Reduced coronary blood flow can predict future cardiovascular events in patients with suspected stable coronary artery disease (CAD), according to research presented on 11 December at the European Association of Cardiovascular Imaging (EACVI) annual congress in Vienna.
In a study involving 7,836 patients who underwent coronary CT angiography (CCTA), researchers used an AI tool to measure CT-derived fractional flow reserve (FFR-CT), with lower values associated with higher cardiovascular event rates.
“We already know that FFR-CT is valuable for the diagnosis of stable CAD, but whether FFR-CT could also be used prognostically, to predict future major cardiovascular events, is not fully understood,” noted Dr. Jack Bell, of the Liverpool Heart and Chest Hospital, U.K., and colleagues, in a news release from EACVI.

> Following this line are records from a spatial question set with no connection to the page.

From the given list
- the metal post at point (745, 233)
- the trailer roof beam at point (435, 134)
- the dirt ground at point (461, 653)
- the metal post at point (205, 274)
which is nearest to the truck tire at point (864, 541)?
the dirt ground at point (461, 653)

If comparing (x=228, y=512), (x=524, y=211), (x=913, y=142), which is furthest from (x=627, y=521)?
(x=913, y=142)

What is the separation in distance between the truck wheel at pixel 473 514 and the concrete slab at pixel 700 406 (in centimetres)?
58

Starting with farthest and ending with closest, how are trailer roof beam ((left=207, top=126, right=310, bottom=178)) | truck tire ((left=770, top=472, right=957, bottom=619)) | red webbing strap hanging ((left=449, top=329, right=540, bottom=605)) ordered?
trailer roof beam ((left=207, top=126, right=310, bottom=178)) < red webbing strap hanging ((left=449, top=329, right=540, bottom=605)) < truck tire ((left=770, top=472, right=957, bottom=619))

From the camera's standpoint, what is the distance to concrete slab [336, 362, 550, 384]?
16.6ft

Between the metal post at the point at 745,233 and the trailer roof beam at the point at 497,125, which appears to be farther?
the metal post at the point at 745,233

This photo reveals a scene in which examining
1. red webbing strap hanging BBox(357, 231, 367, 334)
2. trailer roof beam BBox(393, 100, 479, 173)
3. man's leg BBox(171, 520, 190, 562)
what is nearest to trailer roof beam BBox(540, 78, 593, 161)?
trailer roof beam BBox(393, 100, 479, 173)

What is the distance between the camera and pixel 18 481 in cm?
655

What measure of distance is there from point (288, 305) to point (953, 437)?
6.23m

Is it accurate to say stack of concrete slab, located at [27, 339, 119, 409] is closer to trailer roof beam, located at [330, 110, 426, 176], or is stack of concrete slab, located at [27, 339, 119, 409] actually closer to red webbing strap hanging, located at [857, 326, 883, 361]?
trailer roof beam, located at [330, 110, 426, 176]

Among the 7,836 patients, the median age was 63, and 37.4% were female. At a median follow-up of 3.1 years, 191 (2.4%) experienced myocardial infarction (MI), 1,573 (20.1%) underwent coronary artery bypass grafting or stenting (revascularizations), 74 (0.9%) died from cardiovascular-specific causes, and 261 (3.3%) had all-cause deaths.
According to the analysis, FFR-CT categories incrementally stratified risk of MI (p < 0.001), revascularization (p < 0.001), cardiovascular mortality (p < 0.001), and all-cause mortality (p = 0.002) over time. For example, MI occurred in 1% of patients with normal FFR-CT, 2% of patients with borderline FFR-CT, 3.9% of those with reduced FFR-CT, and in 5.2% of those with severely reduced FFR-CT, Bell noted.
“This study is the first to provide conclusive evidence of FFR-CT’s prognostic power, independent of other risk factors. We observed that even so-called ‘borderline’ FFR-CT was associated with worse outcomes compared with normal values,” added senior author Dr. Timothy Fairbairn, a consultant cardiologist at the Liverpool Heart and Chest Hospital.
Ultimately, FFR-CT could be used to inform personalized risk assessment, allowing clinicians to provide more intensive, bespoke treatment to those at high risk, the researchers concluded.